2019-02-19 18:37:48.078317: I C:\tf_jenkins\home\workspace\rel-win\M\windows\PY\36\tensorflow\core\kernels\shuffle_dataset_op.cc:110] Filling up shuffle buffer (this may take a while): 153 of 10000
2019-02-19 18:37:58.045792: I C:\tf_jenkins\home\workspace\rel-win\M\windows\PY\36\tensorflow\core\kernels\shuffle_dataset_op.cc:110] Filling up shuffle buffer (this may take a while): 307 of 10000
2019-02-19 18:38:05.494099: I C:\tf_jenkins\home\workspace\rel-win\M\windows\PY\36\tensorflow\core\kernels\shuffle_dataset_op.cc:121] Shuffle buffer filled.

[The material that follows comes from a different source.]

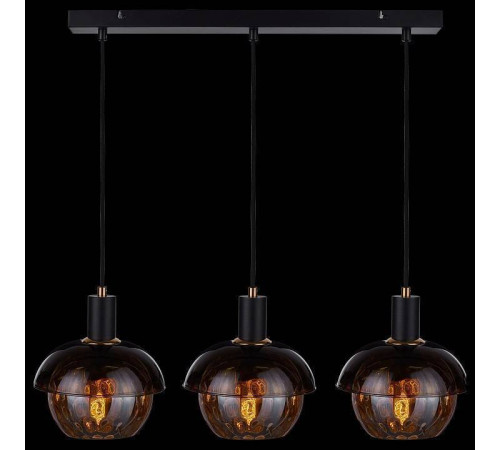 Подвесной светильник 33 идеи PND155.03.01.003.BL PND155.03.01.003.BL-M18AM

2019-02-19 20:24:20.950043: I C:\tf_jenkins\home\workspace\rel-win\M\windows\PY\36\tensorflow\core\kernels\shuffle_dataset_op.cc:110] Filling up shuffle buffer (this may take a while): 157 of 10000
2019-02-19 20:24:30.912401: I C:\tf_jenkins\home\workspace\rel-win\M\windows\PY\36\tensorflow\core\kernels\shuffle_dataset_op.cc:110] Filling up shuffle buffer (this may take a while): 317 of 10000
2019-02-19 20:24:38.561894: I C:\tf_jenkins\home\workspace\rel-win\M\windows\PY\36\tensorflow\core\kernels\shuffle_dataset_op.cc:121] Shuffle buffer filled.

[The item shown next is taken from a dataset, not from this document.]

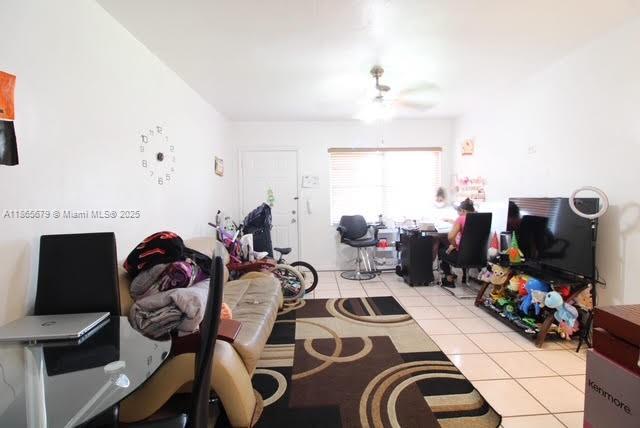 CORAL GARDENS CONDO BLDG - Residential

2019-02-19 22:10:38.268626: I C:\tf_jenkins\home\workspace\rel-win\M\windows\PY\36\tensorflow\core\kernels\shuffle_dataset_op.cc:110] Filling up shuffle buffer (this may take a while): 155 of 10000
2019-02-19 22:10:48.274232: I C:\tf_jenkins\home\workspace\rel-win\M\windows\PY\36\tensorflow\core\kernels\shuffle_dataset_op.cc:110] Filling up shuffle buffer (this may take a while): 314 of 10000
2019-02-19 22:10:55.083987: I C:\tf_jenkins\home\workspace\rel-win\M\windows\PY\36\tensorflow\core\kernels\shuffle_dataset_op.cc:121] Shuffle buffer filled.

For how long should I let it run?

toyssamurai commented 5 years ago

I want to chime in, too. I also got to "Shuffle buffer filled" and the last one I got is about an hour ago. Did your finish somehow at the end?